Clinical Characteristics and Prognosis of 125 Hematopathy Patients with Abnormality of Chromosome 3

Abstract

To investigate the clinical characteristics and prognosis of hematopathy patients with chromosome 3 abnormality. The clinical data of the 125 hematopathy patients with chromosome 3 abnormality in our hospital from January 2011 to June 2018 were retrospectively analyzed.

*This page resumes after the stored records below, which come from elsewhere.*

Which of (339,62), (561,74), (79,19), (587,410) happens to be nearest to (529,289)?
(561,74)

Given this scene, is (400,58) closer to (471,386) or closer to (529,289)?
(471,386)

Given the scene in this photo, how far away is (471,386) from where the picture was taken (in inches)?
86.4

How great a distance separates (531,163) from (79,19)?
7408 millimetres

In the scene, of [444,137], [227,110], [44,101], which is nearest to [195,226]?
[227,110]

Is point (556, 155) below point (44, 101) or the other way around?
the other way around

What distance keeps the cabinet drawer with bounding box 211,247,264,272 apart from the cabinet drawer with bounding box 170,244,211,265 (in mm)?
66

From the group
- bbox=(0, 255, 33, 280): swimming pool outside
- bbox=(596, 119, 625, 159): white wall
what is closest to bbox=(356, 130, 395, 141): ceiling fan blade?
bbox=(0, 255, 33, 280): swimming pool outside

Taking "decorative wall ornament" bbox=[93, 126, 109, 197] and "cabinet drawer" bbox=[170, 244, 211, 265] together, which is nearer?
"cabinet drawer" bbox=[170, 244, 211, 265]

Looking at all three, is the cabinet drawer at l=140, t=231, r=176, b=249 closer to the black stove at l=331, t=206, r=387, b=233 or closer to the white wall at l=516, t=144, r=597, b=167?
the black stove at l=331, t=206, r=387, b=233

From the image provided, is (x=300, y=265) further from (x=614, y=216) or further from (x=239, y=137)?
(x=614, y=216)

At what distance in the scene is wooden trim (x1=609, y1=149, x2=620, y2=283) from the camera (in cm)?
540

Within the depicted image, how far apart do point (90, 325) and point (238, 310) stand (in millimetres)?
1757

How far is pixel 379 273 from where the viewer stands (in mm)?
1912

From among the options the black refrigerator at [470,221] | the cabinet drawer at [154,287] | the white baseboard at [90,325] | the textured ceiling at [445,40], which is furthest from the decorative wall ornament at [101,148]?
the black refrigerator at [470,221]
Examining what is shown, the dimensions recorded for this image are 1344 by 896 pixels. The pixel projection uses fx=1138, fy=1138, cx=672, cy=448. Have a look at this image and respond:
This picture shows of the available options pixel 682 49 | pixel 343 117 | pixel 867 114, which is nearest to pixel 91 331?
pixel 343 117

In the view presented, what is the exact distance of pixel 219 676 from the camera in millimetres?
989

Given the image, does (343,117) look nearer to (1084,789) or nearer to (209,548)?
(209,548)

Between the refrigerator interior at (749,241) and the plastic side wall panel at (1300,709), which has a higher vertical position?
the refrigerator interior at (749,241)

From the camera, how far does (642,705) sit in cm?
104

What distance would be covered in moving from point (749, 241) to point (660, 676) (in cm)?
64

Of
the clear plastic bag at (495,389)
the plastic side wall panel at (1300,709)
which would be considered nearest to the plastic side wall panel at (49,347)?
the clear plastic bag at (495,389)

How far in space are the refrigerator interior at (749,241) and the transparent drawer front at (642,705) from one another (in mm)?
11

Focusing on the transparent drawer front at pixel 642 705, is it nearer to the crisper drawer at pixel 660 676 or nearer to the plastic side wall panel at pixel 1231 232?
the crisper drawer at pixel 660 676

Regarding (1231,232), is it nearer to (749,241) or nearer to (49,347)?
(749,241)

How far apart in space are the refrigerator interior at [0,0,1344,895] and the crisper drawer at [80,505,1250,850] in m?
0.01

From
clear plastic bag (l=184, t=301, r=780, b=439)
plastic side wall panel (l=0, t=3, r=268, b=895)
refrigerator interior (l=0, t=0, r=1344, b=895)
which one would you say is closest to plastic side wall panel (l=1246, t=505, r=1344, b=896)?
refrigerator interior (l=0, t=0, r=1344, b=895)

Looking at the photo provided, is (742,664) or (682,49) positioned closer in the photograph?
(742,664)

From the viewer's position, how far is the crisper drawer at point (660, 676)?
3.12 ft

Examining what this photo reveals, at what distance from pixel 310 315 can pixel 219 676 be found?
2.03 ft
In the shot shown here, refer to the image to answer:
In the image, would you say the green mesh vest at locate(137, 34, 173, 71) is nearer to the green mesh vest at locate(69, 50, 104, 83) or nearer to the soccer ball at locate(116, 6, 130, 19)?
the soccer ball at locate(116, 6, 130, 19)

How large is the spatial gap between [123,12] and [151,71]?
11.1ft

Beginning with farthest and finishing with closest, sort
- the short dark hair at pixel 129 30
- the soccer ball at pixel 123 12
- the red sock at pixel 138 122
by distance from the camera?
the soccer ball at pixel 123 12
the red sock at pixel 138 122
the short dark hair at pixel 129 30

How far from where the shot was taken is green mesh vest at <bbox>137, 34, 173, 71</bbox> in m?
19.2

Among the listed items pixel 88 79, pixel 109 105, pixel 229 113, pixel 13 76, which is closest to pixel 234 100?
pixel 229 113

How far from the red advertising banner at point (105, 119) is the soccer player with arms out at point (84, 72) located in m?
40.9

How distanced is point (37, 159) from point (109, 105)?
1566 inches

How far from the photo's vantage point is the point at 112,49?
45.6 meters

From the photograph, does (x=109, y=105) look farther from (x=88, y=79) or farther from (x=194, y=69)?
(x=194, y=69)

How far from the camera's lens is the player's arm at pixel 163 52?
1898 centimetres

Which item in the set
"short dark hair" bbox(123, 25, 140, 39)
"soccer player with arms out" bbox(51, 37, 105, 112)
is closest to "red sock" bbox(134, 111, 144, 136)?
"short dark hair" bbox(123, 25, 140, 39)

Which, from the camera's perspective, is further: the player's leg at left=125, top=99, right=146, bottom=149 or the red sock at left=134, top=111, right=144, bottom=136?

The conventional karyotype analysis was performed by R-banding. According to the main genetic abnormalities, the patients were divided into 3 group: group with 3q abnormality, 3p abnormality and +3/-3. Among 3 kinds of gene abnormality 3q abnormality was the most common one, followed by +3 and 3p abnormality. No significant differences were found in age, sex, WBC, Plt count and Hb level all in each group (P＞0.05). Among the 125 patients, 42 patients died without treatment or abandoned treatment, and 83 patients received more than 2 courses of treatment. The 2-year overall survival (OS) rate in the three groups was 30.25%, 43.0% and 58.7% respectively. The 2-year OS rate in the 3q abnormal group was significantly lower than that in the +3/-3 group (P=0.041). Among the 3q abnormality, the detection rate of the patients with 3q21/3q26 locus abnormality was the highest, and their 2-year OS rate (41.1%) was higher than that in other 3q locus abnormality (11.1%) (P=0.044). Hematopathy patients with chromosome 3 abnormality, especially 3q abnormality often show a poor prognosis, however, 3q abnormality involving 3q21/3q26 locus indicates a better prognosis relatively.